Alex Stewart is a musician, architect, and man about town. This year’s musical projects include: Darkness to Light, a recital in January with violinist Charlotte Perkins. In April 2024, he led the Kearsarge Community Band in regional premieres of Carmen Fantasy for Symphonic Band (Bizet/Suzuki) and Howl’s Moving Castle Fantasy (Hisaishi/Kojima). He’s played in “MOONDOG: On The Keys” since November 2024.
Sarah Penna is a dynamic artist who feels most at home deep in the intersection of education, the arts, and the natural world. She synergizes her love of Nature, Music, and Community in all corners of her life, professionally and personally. With her heart and eyes wide open, she savors every new experience, collecting them each like tiles in the game of Life. Sarah is many things; a New Englander, lover, daughter, poet, singer, park ranger, Girl Scout, forest bather, herbalist, gardener, and more, but above all she is unabashedly herself.

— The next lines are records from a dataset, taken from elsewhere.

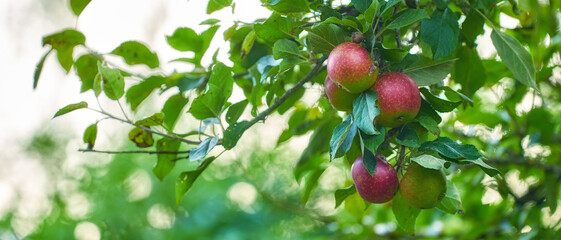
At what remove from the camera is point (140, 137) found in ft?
1.98

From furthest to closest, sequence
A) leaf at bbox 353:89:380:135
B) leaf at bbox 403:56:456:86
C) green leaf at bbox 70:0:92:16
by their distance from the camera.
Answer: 1. green leaf at bbox 70:0:92:16
2. leaf at bbox 403:56:456:86
3. leaf at bbox 353:89:380:135

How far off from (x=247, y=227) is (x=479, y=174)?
5.84ft

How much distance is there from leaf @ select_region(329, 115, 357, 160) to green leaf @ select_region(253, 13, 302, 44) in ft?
0.43

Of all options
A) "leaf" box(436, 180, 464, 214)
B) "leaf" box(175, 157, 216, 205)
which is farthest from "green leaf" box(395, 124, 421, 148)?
"leaf" box(175, 157, 216, 205)

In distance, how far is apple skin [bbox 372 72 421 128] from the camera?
40 centimetres

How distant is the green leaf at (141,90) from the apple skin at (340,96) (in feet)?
0.94

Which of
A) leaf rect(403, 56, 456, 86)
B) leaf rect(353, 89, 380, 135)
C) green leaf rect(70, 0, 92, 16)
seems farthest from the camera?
green leaf rect(70, 0, 92, 16)

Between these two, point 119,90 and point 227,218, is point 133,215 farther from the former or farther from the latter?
point 119,90

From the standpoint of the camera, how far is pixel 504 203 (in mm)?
908

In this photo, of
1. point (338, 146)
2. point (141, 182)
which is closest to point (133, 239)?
point (141, 182)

Gavin Black is best known for his recordings of seventeenth-century keyboard music on the PGM label. He studied organ and harpsichord with Paul Jordan and Eugene Roan, and conducting with Jahja Ling and Otto-Werner Mueller, and attended Princeton University and Westminster Choir College. He served as Associate University Organist at Princeton from 1977 to1979, while a student there, and was Organist and Senior Choir Director at Hillsborough Reformed Church, Millstone, New Jersey, from 1988 until 1994. He has been a teacher of organ, harpsichord, clavichord and continuo-playing since 1979, teaching from time to time at Westminster Choir College and at the Westminster Conservatory of Music. He currently writes a monthly column on organ and harpsichord teaching for The Diapason.
As a performer, Gavin Black has focused on 17th-century keyboard music, especially music of Dutch, German, or Italian origin, and on the organ music of Bach, which he has performed in its entirety. In the year 2002 he performed Bach’s Art of the Fugue on the new organ at the Princeton Theological Seminary, and elsewhere. His recording of harpsichord music of Sweelinck, played on a Philip Tyre copy of a Ruckers transposing double was released in 2006 by Centaur Records and his recording of music of Frescobaldi played on a 17th century Italian harpsichord will be released soon. Gavin Black has also specialized in the music of the 20th-century American composer Moondog, recording a selection of his harpsichord music for the Musical Heritage Society in 1978. He has made a specialty of Bach’s Art of the Fugue, and has recently recorded that work in a version for two harpsichords, with George Hazelrigg (see The Art of the Fugue.com). In 2023 and beyond Gavin will be performing The Art of the Fugue in concert as a solo harpsichord work.
Gavin Black has also been a founding member of several chamber ensembles, including the Princeton Baroque Ensemble, Whitechapel Baroque, Channel Crossings, and Col Legno.